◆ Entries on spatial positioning
........

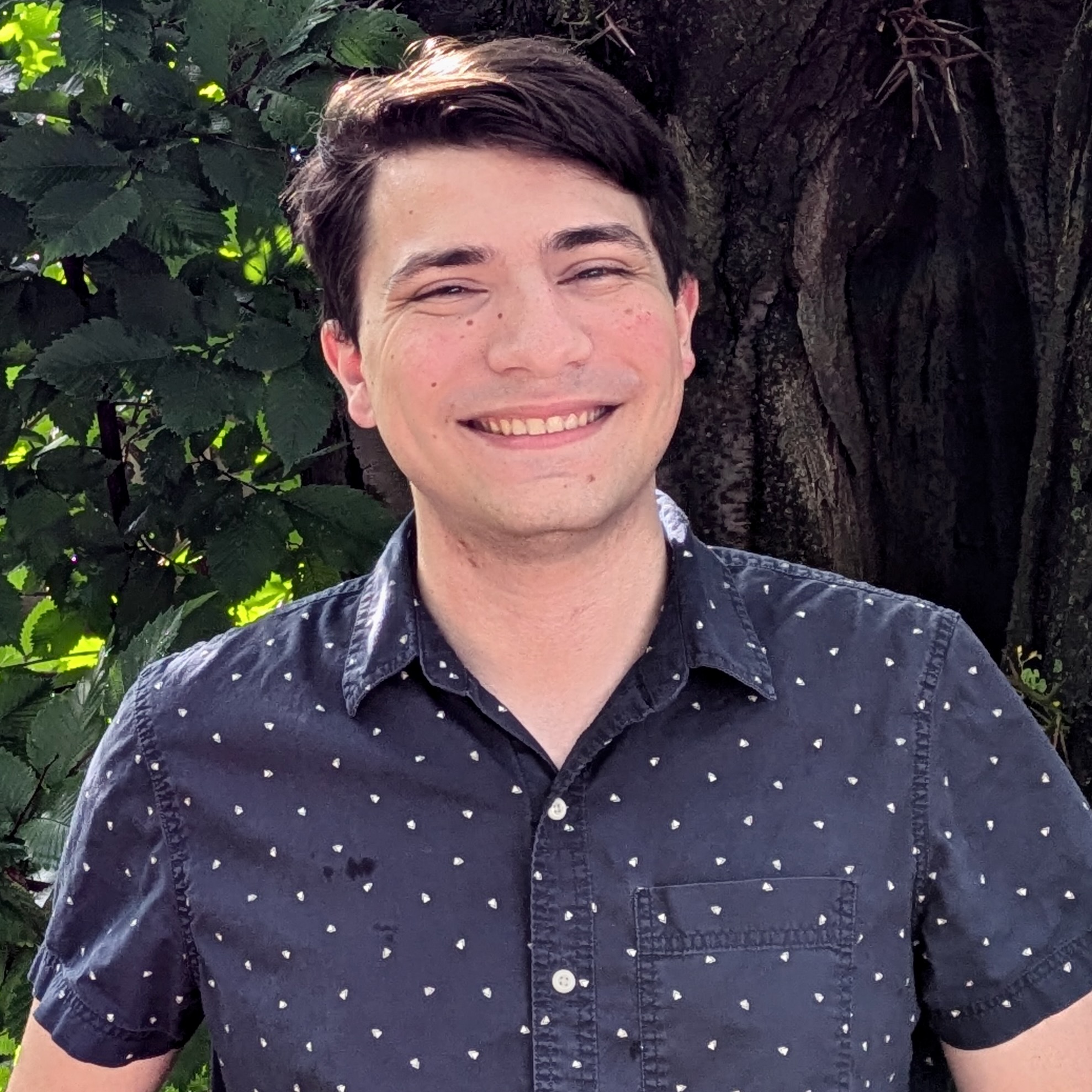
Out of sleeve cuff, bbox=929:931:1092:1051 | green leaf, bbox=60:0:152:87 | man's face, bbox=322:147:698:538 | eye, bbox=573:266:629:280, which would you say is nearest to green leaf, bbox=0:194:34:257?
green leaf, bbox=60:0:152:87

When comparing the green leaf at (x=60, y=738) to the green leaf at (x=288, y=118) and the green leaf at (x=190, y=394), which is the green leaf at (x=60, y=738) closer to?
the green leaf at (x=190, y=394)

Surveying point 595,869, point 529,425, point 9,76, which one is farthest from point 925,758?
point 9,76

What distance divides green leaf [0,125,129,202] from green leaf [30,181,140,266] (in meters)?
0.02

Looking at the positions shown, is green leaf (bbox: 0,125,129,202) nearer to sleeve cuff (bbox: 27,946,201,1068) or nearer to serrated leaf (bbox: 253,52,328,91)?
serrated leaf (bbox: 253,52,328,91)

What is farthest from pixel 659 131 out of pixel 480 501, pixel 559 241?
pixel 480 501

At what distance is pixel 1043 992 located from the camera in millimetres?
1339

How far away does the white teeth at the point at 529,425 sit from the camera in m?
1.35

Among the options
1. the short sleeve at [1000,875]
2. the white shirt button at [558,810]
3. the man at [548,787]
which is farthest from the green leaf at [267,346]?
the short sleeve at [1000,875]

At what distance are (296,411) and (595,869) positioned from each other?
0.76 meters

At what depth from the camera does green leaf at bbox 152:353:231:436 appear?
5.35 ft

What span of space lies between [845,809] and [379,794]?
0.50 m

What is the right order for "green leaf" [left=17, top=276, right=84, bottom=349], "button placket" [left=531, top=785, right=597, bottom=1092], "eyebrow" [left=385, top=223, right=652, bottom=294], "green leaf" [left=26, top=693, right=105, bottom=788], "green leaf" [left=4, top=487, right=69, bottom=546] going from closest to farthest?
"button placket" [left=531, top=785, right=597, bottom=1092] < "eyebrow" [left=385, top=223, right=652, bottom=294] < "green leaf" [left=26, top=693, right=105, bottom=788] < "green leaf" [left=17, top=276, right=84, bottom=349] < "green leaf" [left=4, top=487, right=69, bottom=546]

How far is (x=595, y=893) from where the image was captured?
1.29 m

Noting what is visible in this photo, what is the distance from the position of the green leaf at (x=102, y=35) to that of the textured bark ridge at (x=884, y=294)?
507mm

........

◆ What you will do
Output the line that contains "Among the options", followed by every later line in the listing, with no line omitted and none added.

◆ Exercise result
Among the options
1. the short sleeve at [1000,875]
2. the white shirt button at [558,810]
3. the man at [548,787]
which is farthest from the green leaf at [267,346]?
the short sleeve at [1000,875]

At what distance are (296,411) and (595,869) positioned from each other?
0.76 meters

At what depth from the camera does green leaf at bbox 152:353:231:436 appear?
5.35 ft

What span of space lies between [845,809] and [379,794]?
0.50 m

What is the right order for "green leaf" [left=17, top=276, right=84, bottom=349], "button placket" [left=531, top=785, right=597, bottom=1092], "eyebrow" [left=385, top=223, right=652, bottom=294], "green leaf" [left=26, top=693, right=105, bottom=788], "green leaf" [left=4, top=487, right=69, bottom=546] going from closest to farthest?
"button placket" [left=531, top=785, right=597, bottom=1092] < "eyebrow" [left=385, top=223, right=652, bottom=294] < "green leaf" [left=26, top=693, right=105, bottom=788] < "green leaf" [left=17, top=276, right=84, bottom=349] < "green leaf" [left=4, top=487, right=69, bottom=546]

How far is (x=595, y=893) from where the image was captured?
1.29 m

Noting what is visible in this photo, what is the distance from the position of the green leaf at (x=102, y=35) to that of the textured bark ridge at (x=884, y=294)?
507mm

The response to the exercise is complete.